[Stored records]
++++++++

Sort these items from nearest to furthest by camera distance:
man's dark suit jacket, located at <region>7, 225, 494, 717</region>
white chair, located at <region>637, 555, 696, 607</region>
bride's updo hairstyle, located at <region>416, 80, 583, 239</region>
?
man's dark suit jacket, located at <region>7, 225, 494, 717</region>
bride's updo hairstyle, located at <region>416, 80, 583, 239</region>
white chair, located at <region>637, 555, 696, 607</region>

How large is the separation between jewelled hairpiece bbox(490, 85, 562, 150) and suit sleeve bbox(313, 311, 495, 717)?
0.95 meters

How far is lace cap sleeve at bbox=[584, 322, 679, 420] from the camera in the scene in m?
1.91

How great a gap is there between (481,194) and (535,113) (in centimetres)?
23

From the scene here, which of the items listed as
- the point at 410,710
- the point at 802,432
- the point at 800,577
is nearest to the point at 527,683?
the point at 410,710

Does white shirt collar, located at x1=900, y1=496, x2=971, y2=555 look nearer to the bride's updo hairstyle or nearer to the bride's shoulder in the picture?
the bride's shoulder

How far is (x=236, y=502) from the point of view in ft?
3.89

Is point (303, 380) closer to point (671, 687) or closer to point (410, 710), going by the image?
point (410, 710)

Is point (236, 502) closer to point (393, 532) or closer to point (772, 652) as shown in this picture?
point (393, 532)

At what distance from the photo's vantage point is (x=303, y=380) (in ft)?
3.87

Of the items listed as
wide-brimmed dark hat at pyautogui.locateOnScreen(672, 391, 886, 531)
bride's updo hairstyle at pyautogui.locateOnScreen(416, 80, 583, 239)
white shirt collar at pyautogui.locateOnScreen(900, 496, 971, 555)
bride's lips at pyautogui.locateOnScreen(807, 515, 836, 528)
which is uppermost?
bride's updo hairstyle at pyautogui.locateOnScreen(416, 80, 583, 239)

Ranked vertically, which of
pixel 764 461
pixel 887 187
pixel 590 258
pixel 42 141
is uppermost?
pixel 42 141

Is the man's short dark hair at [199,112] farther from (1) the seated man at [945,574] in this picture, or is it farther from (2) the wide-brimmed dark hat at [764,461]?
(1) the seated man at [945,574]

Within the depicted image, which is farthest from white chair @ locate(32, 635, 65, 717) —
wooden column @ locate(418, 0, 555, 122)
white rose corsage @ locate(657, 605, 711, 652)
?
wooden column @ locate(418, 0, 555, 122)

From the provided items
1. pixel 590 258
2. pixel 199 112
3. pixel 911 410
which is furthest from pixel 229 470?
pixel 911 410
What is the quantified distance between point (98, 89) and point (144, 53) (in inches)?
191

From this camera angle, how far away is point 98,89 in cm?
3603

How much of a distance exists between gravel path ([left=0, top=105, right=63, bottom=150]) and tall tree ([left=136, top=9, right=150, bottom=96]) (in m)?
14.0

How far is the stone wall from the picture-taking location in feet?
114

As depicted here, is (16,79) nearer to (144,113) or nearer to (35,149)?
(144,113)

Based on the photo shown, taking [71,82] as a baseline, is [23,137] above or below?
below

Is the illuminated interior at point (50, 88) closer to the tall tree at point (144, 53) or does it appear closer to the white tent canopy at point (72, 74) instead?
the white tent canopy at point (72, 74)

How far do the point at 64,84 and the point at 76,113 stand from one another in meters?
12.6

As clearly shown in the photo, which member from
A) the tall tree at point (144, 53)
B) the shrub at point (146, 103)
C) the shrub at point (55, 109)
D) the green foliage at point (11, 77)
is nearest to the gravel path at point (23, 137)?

++++++++

Recast the records above as a JSON list of strings, one string per line. Leave out the blank lines.

[
  "Sort these items from nearest to furthest by camera distance:",
  "man's dark suit jacket, located at <region>7, 225, 494, 717</region>",
  "white chair, located at <region>637, 555, 696, 607</region>",
  "bride's updo hairstyle, located at <region>416, 80, 583, 239</region>",
  "?",
  "man's dark suit jacket, located at <region>7, 225, 494, 717</region>",
  "bride's updo hairstyle, located at <region>416, 80, 583, 239</region>",
  "white chair, located at <region>637, 555, 696, 607</region>",
  "How large is the separation between jewelled hairpiece bbox(490, 85, 562, 150) and suit sleeve bbox(313, 311, 495, 717)?",
  "0.95 meters",
  "How far is lace cap sleeve at bbox=[584, 322, 679, 420] from the camera in the scene in m?",
  "1.91",
  "How great a gap is there between (481,194) and (535,113) (in centimetres)?",
  "23",
  "From the scene here, which of the items listed as",
  "- the point at 410,710",
  "- the point at 802,432",
  "- the point at 800,577",
  "is nearest to the point at 527,683?",
  "the point at 410,710",
  "Does white shirt collar, located at x1=900, y1=496, x2=971, y2=555 look nearer to the bride's updo hairstyle or nearer to the bride's shoulder in the picture?",
  "the bride's shoulder",
  "How far is (x=236, y=502) from the point of view in ft?",
  "3.89",
  "Is point (303, 380) closer to point (671, 687) or closer to point (410, 710), going by the image?",
  "point (410, 710)",
  "Is point (236, 502) closer to point (393, 532) or closer to point (772, 652) as shown in this picture?",
  "point (393, 532)",
  "At what distance from the photo's vantage point is (x=303, y=380) (in ft)?",
  "3.87",
  "Of the items listed as",
  "wide-brimmed dark hat at pyautogui.locateOnScreen(672, 391, 886, 531)",
  "bride's updo hairstyle at pyautogui.locateOnScreen(416, 80, 583, 239)",
  "white shirt collar at pyautogui.locateOnScreen(900, 496, 971, 555)",
  "bride's lips at pyautogui.locateOnScreen(807, 515, 836, 528)",
  "which is uppermost?",
  "bride's updo hairstyle at pyautogui.locateOnScreen(416, 80, 583, 239)",
  "Ranked vertically, which of",
  "pixel 764 461",
  "pixel 887 187",
  "pixel 590 258",
  "pixel 42 141",
  "is uppermost?",
  "pixel 42 141",
  "Is the man's short dark hair at [199,112] farther from (1) the seated man at [945,574] in this picture, or is it farther from (2) the wide-brimmed dark hat at [764,461]?",
  "(1) the seated man at [945,574]",
  "Within the depicted image, which is farthest from white chair @ locate(32, 635, 65, 717) —",
  "wooden column @ locate(418, 0, 555, 122)",
  "white rose corsage @ locate(657, 605, 711, 652)",
  "?",
  "wooden column @ locate(418, 0, 555, 122)",
  "From the provided items",
  "1. pixel 590 258",
  "2. pixel 199 112",
  "3. pixel 911 410",
  "which is furthest from pixel 229 470?",
  "pixel 911 410",
  "What is the quantified distance between point (98, 89) and point (144, 53) (in inches)?",
  "191",
  "From this camera angle, how far away is point 98,89 in cm?",
  "3603",
  "How much of a distance exists between gravel path ([left=0, top=105, right=63, bottom=150]) and tall tree ([left=136, top=9, right=150, bottom=96]) (in m)?",
  "14.0",
  "How far is the stone wall from the picture-taking location in feet?",
  "114",
  "As depicted here, is (16,79) nearer to (144,113) or nearer to (35,149)?",
  "(144,113)",
  "Based on the photo shown, taking [71,82] as a baseline, is [23,137] above or below?",
  "below",
  "Is the illuminated interior at point (50, 88) closer to the tall tree at point (144, 53) or does it appear closer to the white tent canopy at point (72, 74) instead?",
  "the white tent canopy at point (72, 74)",
  "How far do the point at 64,84 and the point at 76,113 stand from one another in meters?",
  "12.6",
  "As clearly shown in the photo, which member from",
  "A) the tall tree at point (144, 53)",
  "B) the shrub at point (146, 103)",
  "C) the shrub at point (55, 109)",
  "D) the green foliage at point (11, 77)",
  "is nearest to the gravel path at point (23, 137)?"
]